Wendell eut un geste de recul. C'était la première créature vivante qu'il rencontrait depuis huit jours, mais il ne ressentit aucune joie. Au contraire, la vue de ce molosse l'effraya. Il n'avait rien du brave « toutou à sa mémére » et lorgnait plus du côté de « Cujo » que de celui de « Pluto. »
Ce dernier retroussa les babines, laissant apparaître ses crocs jaunis. Il grogna encore.
- Gentil...
Lorsqu'il était encore un gamin son cousin avait été mordu à la main par le caniche de leur grand-mère. La plaie était assez impressionnante pour un chien de petite taille. Il n'osait même pas imaginer les dégâts que ce labrador pouvait faire d'un coup de dent...
Le molosse recracha la main pour toiser le jeune homme.
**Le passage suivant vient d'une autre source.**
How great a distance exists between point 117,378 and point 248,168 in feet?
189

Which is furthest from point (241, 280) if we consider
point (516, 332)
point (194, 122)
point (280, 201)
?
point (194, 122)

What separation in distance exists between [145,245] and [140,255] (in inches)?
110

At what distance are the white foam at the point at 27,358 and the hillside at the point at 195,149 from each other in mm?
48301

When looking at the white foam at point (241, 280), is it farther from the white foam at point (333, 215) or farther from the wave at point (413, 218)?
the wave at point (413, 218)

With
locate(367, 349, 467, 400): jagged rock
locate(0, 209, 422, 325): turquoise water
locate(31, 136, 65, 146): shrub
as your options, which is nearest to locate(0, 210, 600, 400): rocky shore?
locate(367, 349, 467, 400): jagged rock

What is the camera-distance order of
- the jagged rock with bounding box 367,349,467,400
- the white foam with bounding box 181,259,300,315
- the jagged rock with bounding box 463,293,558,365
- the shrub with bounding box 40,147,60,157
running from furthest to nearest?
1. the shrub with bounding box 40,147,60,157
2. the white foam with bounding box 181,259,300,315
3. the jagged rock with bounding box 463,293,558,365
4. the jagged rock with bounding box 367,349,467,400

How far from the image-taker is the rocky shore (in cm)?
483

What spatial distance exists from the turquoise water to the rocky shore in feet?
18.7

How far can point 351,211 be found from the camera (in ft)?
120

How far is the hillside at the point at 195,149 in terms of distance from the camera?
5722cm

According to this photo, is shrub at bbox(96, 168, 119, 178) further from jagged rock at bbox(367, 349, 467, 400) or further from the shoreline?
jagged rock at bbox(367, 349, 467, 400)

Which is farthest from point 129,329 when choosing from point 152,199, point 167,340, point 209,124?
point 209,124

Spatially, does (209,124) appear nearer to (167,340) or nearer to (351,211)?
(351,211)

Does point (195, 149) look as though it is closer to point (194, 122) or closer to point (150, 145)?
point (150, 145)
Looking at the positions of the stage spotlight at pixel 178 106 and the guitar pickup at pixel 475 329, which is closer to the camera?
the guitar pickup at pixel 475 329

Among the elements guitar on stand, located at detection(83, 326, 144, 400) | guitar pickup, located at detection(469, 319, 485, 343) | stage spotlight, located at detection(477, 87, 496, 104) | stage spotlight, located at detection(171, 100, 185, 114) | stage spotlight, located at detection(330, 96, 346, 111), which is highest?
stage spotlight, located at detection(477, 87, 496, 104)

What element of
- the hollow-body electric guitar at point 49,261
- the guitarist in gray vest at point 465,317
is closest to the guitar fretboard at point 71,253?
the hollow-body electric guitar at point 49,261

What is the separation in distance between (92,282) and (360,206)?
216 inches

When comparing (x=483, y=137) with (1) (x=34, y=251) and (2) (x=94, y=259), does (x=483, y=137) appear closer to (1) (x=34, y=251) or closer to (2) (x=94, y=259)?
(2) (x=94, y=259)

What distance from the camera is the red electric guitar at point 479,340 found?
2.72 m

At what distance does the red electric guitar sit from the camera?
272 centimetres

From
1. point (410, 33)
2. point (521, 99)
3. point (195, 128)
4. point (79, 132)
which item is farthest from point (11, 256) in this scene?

Il grognait toujours, voyant probablement en lui un dîner bien plus succulent que le membre desséché dont il venait de se débarrasser. Wendell se força à ne pas le regarder dans les yeux. Mieux valait ne pas le provoquer...
Un instant, il songea à utiliser le revolver, mais aurait-il simplement le temps de le dégainer ? Une foule d'idées se bousculaient dans sa tête, finalement, il choisit celle qui lui semblait la moins insensée : la fuite.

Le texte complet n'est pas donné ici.